President Donald Trumps advisor claimed Trump’s press secretary provided reporters with ‘alternative facts’ during a news conference.
What, exactly, is a fact? In our overly-politicized world, one definition may well be “whatever your party claims to be true.” Even if that’s true, you might have a harder time coming up with a reasonable definition for “alternative facts.”
Over the weekend, the first Trump Administration news conference was used to scold the press for what it labeled false reporting. The complaints centered on reports that Donald Trump’s inauguration drew a smaller crowd than Barack Obama’s, and that Trump was critical of the intelligence community.
The New York Times has a detailed article on media reports and the photographic evidence and statements and tweets from Trump himself that led to those reports.
During a contentious exchange with Chuck Todd, Trump counselor Kellyanne Conway appeared on NBC’s Meet the Press and said White House Press Secretary Sean Spicer gave “alternative facts” when he inaccurately described the inauguration crowd as “the largest ever” during his first appearance before the press this weekend:
Asked on “Meet the Press” why Spicer used his first appearance before the press to dispute a minimal issue like the inauguration crowd size, and why he used falsehoods to do so, Conway pushed back.
“You’re saying it’s a falsehood and Sean Spicer, our press secretary, gave alternative facts to that,” she told NBC’s Chuck Todd.
NBC News reported that Conway repeated Spicer’s claim on Saturday that “it wasn’t possible to count the crowd, despite Trump’s team’s accompanying insistence that it was the ‘largest audience.'”
Wait, what?
If they really believe isn’t possible to count a crowd in that way, why and how can they then say it was “the largest audience”?
Either you can count it or you can’t. It’s one or the other.
But then that’s sort of how facts work.
Way back in sixth grade, I attended an accelerated program that taught, among other things, critical thinking. One of the first things we learned is what a fact actually is: a statement that can be proved. That’s pretty simple, isn’t it?
If it can’t be proved, it isn’t a fact.
This means that statements that are true may not be considered “facts” until there is a way to actually prove them.
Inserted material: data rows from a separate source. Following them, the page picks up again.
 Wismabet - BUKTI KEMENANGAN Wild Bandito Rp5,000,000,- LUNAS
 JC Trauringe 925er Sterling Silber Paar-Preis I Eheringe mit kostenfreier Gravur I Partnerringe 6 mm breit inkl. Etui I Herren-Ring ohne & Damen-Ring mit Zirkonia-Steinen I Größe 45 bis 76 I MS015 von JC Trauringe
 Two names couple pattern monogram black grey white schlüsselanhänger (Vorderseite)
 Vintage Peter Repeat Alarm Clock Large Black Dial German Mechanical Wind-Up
But it also means that claims that have no truthfulness to them can’t be facts until someone proves them to be correct.
There is no such thing as “alternate facts.” A statement is either a fact or it isn’t, because a fact must be able to be proved to be a fact.
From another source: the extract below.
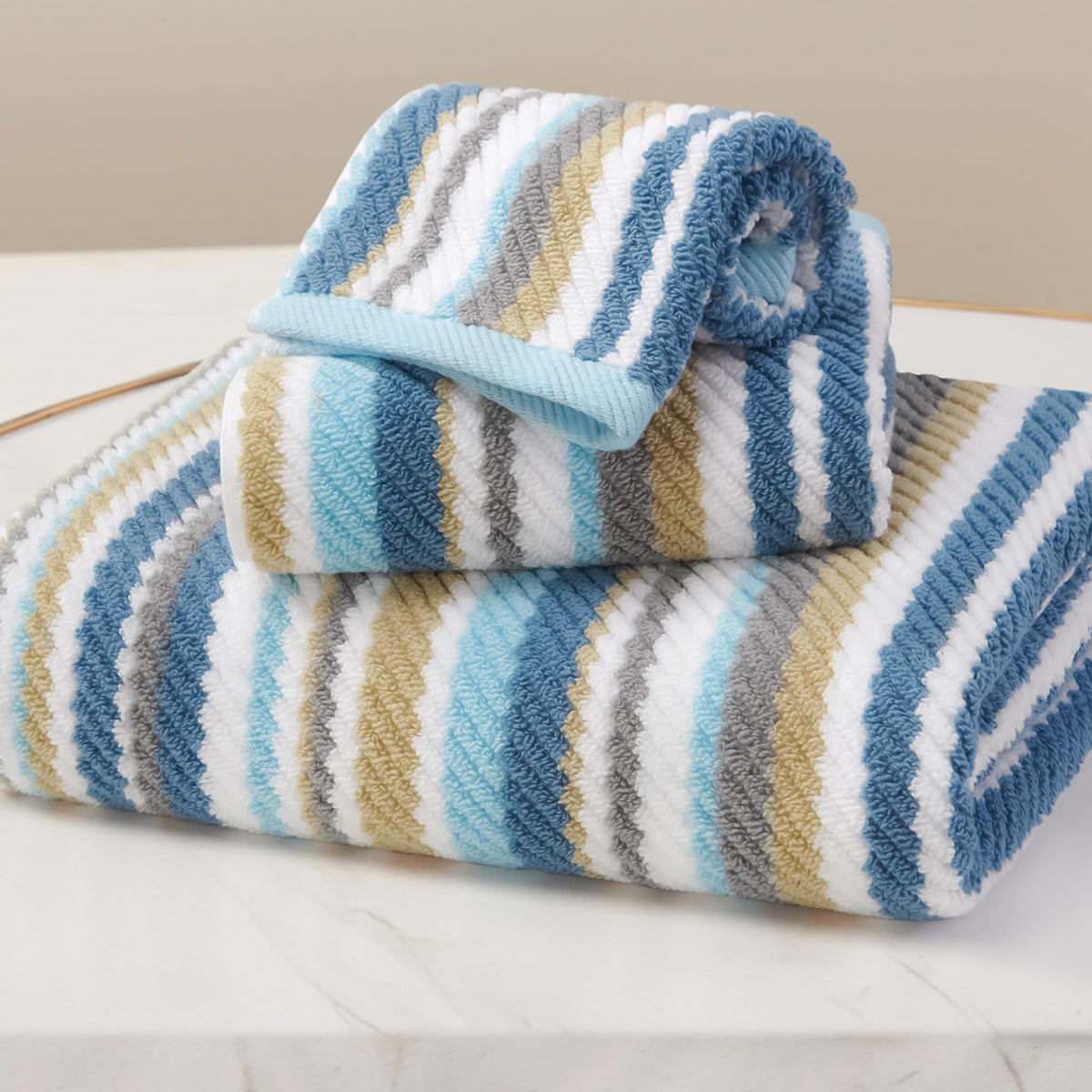 VOOVA & MOVAS Yellow Bathroom Towels 3 Pack, 100% Cotton, Gray Striped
This means, no matter how Republican you happen to be, that a blatant falsehood was provided to the media during the news conference.
Logically, there’s no other way to look at it: if they can prove the audience attending Trump’s inauguration on Friday was the “largest ever,”  then it was a falsehood to then say it wasn’t possible to count the crowd; if it is possible to count the crowd, it was a falsehood to say such an act is impossible.
Understanding what a fact is does not require a great deal of training.
If this first news conference is any indication, it’s surely going to be an interesting four years.